Abstract
The standard description of HF acidizing chemistry clearly demonstrates a primary and secondary reaction of HF with alumino-silicates.1 Field experience has taught our industry that possible precipitation during the secondary reaction can adversely affect treatment success.2 This statement has been particularly true in formations with high K-feldspar content or formations having temperatures above 300°F. Recent work has also reported the existence of a third, or tertiary reaction of HF with alumino-silicates.3
This paper reports how the rate law and kinetics for this tertiary reaction are determined on kaolinite and feldspar over a broad temperature range.
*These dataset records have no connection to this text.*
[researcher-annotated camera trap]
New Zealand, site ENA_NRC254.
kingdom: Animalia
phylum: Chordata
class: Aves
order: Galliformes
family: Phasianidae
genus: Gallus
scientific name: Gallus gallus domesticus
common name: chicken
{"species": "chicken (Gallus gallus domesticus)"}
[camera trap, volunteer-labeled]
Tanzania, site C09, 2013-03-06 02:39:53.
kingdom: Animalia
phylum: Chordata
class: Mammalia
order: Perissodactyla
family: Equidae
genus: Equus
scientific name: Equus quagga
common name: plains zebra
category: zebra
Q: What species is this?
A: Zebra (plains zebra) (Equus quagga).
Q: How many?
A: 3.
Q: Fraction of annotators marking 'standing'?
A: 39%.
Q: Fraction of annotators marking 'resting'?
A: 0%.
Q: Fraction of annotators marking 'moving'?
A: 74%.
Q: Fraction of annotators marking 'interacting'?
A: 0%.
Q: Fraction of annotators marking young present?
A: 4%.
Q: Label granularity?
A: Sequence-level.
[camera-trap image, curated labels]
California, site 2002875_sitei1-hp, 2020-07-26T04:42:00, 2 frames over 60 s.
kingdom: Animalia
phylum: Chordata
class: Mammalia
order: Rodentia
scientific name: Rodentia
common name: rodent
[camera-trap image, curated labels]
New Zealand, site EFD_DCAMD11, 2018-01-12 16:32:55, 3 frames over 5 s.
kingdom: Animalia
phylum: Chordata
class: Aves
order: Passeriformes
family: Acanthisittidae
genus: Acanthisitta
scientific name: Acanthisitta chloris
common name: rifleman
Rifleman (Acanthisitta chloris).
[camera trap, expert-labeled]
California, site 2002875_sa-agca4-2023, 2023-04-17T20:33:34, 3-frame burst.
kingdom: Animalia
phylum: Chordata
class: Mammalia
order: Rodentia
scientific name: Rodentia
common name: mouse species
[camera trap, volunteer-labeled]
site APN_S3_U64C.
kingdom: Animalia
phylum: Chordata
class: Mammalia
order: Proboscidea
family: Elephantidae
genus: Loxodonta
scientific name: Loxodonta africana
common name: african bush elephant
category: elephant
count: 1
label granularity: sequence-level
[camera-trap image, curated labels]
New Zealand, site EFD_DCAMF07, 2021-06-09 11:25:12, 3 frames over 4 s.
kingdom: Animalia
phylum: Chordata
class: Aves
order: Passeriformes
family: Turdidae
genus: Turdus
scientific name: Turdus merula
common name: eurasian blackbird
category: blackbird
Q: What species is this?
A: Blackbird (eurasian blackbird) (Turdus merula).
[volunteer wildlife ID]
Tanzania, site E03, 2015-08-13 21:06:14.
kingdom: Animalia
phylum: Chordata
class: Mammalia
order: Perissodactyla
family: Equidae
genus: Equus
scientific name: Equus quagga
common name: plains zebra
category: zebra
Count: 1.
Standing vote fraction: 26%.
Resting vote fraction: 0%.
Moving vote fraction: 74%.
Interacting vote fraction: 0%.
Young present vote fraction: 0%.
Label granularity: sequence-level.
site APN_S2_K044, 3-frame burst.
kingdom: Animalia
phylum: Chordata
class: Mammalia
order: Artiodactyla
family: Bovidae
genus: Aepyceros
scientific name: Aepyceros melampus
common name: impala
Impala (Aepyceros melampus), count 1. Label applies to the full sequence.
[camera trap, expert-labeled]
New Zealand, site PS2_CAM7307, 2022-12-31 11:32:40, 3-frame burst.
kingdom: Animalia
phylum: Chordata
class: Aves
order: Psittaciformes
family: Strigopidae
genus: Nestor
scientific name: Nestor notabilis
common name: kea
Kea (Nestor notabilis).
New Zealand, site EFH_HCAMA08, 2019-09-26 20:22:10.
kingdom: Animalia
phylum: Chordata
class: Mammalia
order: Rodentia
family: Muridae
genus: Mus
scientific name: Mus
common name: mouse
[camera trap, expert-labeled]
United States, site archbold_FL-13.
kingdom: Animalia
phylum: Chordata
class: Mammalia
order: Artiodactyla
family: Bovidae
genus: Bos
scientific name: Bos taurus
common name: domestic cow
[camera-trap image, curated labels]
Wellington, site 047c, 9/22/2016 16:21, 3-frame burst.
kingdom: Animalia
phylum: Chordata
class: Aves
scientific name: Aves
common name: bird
This document also discusses the discovery of how most clays were thermally unstable to HC1 at temperatures above 250°F. These findings were made possible by recently applied experimental techniques including l9FNMR Spectroscopy,3 fractional pore volume flow experiments,4 and an accurate knowledge of the HF stoichiometry.5
The tertiary reaction of aluminum fluorides, AlFx (where x is the average F/Al ratio), with clay was slow below 200°F and was dominated by HC1 decomposition of the clay above 250°F. The tertiary reaction required the presence and consumption of acid to proceed. Feldspars were very stable in HC1 at all temperatures while every clay tested had a temperature above which it was easily decomposed by HC1. Ion-exchanging clays tended to be the least stable of the clays, while kaolinite was the most stable clay.